United States District Court, S.D. Texas, Houston Division
Mar 27, 2006
Civil Action No. H-03-5402 (S.D. Tex. Mar. 27, 2006)

Opinion

Civil Action No. H-03-5402.

March 27, 2006


MEMORANDUM AND ORDER


The background for this suit and identities of the parties may be found in the Court's Memorandum and Order entered December 30, 2005. Now pending are Defendants' Motion for Leave to File Second Amended Answer (Document No. 70) and Motion for Leave to File Motion for Partial Dismissal Out of Time (Document No. 68). After carefully considering the motions, responses, reply, surreply, and the applicable law, the Court concludes as follows:

I. Discussion

A. Motion for Leave to File Second Amended Answer

Defendants first move for leave to file a Second Amended Answer. Whether to grant a party leave to amend pleadings after the time designated in the scheduling order is guided by Rule 16(b), which provides that a scheduling order shall not be modified except upon a showing of good cause and by leave of the district court. See SW Enters., LLC v. SouthTrust Bank of Ala., N.A., 315 F.3d 533, 536 (5th Cir. 2003) ("Rule 16(b) governs amendment of pleadings after a scheduling order deadline has expired. Only upon the movant's demonstration of good cause to modify the scheduling order will the more liberal standard of Rule 15(a) apply to the district court's decision to grant or deny leave."). In determining good cause, courts consider four factors: (1) the explanation for the failure timely to move for leave to amend; (2) the importance of the amendment; (3) potential prejudice in allowing the amendment; and (4) the availability of a continuance to cure such prejudice. Sw. Bell Tel. Co. v. City of El Paso, 346 F.3d 541, 546 (5th Cir. 2003) (citing S W Enters., 315 F. 3d at 535).

In their Original Answer, filed February 2, 2004, Defendants asserted ten affirmative defenses to Plaintiff's claims. See Document No. 5. When Defendants later amended their answer to address issues identified by Plaintiff during discovery, however, Defendants inadvertently omitted the affirmative defenses section from the First Amended Answer. See Document No. 21. Defendants discovered this omission when they began preparing for trial in December 2005. Defendants now seek leave to file a Second Amended Answer to reinstate the ten affirmative defenses asserted in their Original Answer. See Document No. 70. Plaintiff argues that Defendants have not shown good cause for amendment at this very late stage in the lawsuit.

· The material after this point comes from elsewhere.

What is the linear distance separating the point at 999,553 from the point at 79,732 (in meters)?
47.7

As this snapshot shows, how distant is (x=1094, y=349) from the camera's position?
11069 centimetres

Plaintiff argues that there is evidence that Defendants did not inadvertently omit the affirmative defenses from the First Amended Answer, but rather affirmatively abandoned them. According to Plaintiff, because the Original Answer included a failure to exhaust affirmative defense, Plaintiff posed an interrogatory to Defendants asking for the factual basis for that defense. See Document No. 75 ex. 1. In response, Defendants stated "Plaintiff [sic] is currently investigating this affirmative defense and will supplement as necessary. Id. Upon receiving this response, Plaintiff wrote Defendants, stating, "If you have no facts to support the assertion of this affirmative defense, it should be withdrawn. Rule 11(b)." Id. ex. 2. Because the First Amended Answer did not include this defense, Plaintiff argues, Defendants intentionally withdrew it. If the First Amended Answer omitted only the failure to exhaust defense, the Court might be inclined to agree, but that is not what happened. Instead, the First Amended Answer omitted the entire section entitled "Affirmative Defenses," and the Court is persuaded to accept Defendants' representation that the omission was inadvertent.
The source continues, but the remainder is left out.